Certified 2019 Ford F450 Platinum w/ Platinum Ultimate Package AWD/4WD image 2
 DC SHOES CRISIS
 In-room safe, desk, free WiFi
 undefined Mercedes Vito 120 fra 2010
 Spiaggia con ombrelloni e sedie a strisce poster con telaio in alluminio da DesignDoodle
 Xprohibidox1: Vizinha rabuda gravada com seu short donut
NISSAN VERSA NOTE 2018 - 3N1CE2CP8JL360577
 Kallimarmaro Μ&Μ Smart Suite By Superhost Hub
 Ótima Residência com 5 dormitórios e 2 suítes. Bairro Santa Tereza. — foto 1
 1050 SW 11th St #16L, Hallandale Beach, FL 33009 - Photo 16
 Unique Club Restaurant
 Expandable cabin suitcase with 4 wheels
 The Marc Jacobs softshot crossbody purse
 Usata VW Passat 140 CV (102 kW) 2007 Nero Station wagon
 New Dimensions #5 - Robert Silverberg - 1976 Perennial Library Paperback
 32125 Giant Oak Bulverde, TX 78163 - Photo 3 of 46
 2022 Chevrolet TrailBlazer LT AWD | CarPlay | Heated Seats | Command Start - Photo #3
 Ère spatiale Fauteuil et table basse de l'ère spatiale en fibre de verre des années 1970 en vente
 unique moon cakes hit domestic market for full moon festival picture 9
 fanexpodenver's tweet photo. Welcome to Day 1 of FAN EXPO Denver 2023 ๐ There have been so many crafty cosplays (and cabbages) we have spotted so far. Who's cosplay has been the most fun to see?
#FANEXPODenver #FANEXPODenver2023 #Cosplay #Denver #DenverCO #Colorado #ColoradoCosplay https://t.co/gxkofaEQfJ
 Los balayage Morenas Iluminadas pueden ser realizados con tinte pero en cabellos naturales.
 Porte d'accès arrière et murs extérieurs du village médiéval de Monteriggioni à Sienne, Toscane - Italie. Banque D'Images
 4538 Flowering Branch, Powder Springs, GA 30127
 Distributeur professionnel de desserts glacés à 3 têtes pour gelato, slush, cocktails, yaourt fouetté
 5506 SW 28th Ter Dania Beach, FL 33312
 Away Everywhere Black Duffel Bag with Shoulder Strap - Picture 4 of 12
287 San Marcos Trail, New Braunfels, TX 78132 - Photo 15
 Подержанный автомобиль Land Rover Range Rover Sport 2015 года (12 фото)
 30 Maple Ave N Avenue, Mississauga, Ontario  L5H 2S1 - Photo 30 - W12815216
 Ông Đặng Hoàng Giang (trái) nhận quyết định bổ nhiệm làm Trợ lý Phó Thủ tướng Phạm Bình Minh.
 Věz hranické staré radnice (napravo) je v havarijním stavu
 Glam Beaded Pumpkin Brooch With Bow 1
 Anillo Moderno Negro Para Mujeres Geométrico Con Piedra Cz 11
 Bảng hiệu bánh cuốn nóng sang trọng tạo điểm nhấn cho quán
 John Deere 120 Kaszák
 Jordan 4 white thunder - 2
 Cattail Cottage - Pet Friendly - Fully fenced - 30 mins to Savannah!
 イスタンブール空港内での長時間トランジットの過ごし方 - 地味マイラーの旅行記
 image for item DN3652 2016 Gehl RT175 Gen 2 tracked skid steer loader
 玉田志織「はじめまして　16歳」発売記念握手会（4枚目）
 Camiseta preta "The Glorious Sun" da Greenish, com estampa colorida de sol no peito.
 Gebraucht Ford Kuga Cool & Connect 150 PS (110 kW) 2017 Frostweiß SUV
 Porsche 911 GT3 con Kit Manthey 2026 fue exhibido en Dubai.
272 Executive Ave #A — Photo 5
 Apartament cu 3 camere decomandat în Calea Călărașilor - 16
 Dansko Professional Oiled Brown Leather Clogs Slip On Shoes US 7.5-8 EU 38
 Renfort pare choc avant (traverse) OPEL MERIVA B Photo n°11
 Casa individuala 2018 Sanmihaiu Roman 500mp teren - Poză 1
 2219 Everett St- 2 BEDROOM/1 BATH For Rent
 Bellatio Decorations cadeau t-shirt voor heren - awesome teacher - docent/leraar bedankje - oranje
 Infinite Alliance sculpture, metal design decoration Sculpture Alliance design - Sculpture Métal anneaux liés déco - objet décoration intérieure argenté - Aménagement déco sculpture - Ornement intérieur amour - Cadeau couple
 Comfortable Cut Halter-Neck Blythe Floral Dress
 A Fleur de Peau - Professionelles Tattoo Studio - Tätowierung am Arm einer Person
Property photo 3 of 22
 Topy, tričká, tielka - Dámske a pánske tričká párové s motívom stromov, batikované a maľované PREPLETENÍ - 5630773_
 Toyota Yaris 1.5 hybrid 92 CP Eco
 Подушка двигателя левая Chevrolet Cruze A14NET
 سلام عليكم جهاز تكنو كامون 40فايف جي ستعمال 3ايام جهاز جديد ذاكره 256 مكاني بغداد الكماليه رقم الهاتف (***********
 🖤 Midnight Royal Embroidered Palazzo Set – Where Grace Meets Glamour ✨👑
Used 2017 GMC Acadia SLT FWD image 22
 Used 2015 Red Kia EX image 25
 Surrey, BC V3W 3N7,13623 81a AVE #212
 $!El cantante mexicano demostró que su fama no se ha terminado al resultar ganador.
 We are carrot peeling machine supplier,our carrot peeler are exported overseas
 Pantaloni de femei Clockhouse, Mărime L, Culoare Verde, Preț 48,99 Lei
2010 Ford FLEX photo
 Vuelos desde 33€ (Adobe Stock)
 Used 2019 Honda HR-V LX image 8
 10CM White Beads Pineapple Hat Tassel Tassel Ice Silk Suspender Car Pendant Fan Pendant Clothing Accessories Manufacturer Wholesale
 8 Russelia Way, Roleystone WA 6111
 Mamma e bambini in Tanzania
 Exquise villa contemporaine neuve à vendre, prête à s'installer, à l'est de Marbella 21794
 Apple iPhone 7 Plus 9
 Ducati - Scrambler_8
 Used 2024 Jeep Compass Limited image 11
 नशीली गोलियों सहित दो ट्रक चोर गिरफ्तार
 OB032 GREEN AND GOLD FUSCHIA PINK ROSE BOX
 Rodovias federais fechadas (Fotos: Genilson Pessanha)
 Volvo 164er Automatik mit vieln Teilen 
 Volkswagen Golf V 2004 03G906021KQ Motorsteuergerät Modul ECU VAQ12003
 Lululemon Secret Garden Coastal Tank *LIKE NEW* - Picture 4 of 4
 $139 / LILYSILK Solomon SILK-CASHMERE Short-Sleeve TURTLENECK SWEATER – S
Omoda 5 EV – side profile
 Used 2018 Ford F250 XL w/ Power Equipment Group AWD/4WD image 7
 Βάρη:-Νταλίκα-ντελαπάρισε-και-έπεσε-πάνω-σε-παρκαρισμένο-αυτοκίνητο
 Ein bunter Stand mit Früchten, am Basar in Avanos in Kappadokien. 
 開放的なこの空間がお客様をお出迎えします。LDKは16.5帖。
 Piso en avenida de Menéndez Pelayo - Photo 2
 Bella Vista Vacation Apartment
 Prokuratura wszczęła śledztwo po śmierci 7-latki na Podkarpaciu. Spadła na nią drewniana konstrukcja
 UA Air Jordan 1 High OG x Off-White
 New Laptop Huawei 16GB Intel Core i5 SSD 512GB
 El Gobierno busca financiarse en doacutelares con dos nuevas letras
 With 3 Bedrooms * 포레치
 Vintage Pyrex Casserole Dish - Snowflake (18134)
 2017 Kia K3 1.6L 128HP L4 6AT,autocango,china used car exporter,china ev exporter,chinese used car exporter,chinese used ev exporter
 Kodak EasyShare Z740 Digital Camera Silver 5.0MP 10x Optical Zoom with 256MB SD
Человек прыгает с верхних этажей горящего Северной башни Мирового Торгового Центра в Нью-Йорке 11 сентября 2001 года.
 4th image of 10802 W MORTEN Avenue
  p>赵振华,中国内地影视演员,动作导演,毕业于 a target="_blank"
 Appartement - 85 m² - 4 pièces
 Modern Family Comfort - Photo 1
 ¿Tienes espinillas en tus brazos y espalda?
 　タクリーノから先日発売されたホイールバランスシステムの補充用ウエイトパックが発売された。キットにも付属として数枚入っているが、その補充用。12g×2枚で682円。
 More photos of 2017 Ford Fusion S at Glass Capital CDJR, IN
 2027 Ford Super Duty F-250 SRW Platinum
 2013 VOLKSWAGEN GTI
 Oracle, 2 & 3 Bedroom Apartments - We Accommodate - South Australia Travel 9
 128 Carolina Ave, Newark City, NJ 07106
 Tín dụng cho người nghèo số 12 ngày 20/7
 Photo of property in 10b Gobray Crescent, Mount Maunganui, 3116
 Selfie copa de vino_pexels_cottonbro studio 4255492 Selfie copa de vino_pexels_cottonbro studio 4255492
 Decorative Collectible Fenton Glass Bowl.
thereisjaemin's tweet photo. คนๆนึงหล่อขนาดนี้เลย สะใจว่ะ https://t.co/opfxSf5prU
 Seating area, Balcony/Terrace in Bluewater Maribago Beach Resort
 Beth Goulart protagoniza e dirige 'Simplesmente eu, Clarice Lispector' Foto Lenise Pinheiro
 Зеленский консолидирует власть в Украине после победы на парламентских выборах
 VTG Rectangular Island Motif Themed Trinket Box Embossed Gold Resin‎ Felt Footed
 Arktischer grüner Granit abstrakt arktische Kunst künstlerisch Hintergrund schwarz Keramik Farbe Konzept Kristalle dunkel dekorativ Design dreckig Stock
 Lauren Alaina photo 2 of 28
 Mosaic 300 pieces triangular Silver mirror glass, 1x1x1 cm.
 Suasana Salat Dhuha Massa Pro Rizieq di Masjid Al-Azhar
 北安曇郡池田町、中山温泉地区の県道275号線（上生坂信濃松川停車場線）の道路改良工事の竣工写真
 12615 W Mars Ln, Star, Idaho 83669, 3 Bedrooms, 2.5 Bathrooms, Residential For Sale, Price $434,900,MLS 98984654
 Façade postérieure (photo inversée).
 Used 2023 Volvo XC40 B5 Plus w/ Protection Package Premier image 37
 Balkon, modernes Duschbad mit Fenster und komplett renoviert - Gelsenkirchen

- **ACTION ITEM**
Each line from the start of the listing through the line with "unique moon cakes" is to be restated verbatim, both ends included.

- **REPLY**
Certified 2019 Ford F450 Platinum w/ Platinum Ultimate Package AWD/4WD image 2
 DC SHOES CRISIS
 In-room safe, desk, free WiFi
 undefined Mercedes Vito 120 fra 2010
 Spiaggia con ombrelloni e sedie a strisce poster con telaio in alluminio da DesignDoodle
 Xprohibidox1: Vizinha rabuda gravada com seu short donut
NISSAN VERSA NOTE 2018 - 3N1CE2CP8JL360577
 Kallimarmaro Μ&Μ Smart Suite By Superhost Hub
 Ótima Residência com 5 dormitórios e 2 suítes. Bairro Santa Tereza. — foto 1
 1050 SW 11th St #16L, Hallandale Beach, FL 33009 - Photo 16
 Unique Club Restaurant
 Expandable cabin suitcase with 4 wheels
 The Marc Jacobs softshot crossbody purse
 Usata VW Passat 140 CV (102 kW) 2007 Nero Station wagon
 New Dimensions #5 - Robert Silverberg - 1976 Perennial Library Paperback
 32125 Giant Oak Bulverde, TX 78163 - Photo 3 of 46
 2022 Chevrolet TrailBlazer LT AWD | CarPlay | Heated Seats | Command Start - Photo #3
 Ère spatiale Fauteuil et table basse de l'ère spatiale en fibre de verre des années 1970 en vente
 unique moon cakes hit domestic market for full moon festival picture 9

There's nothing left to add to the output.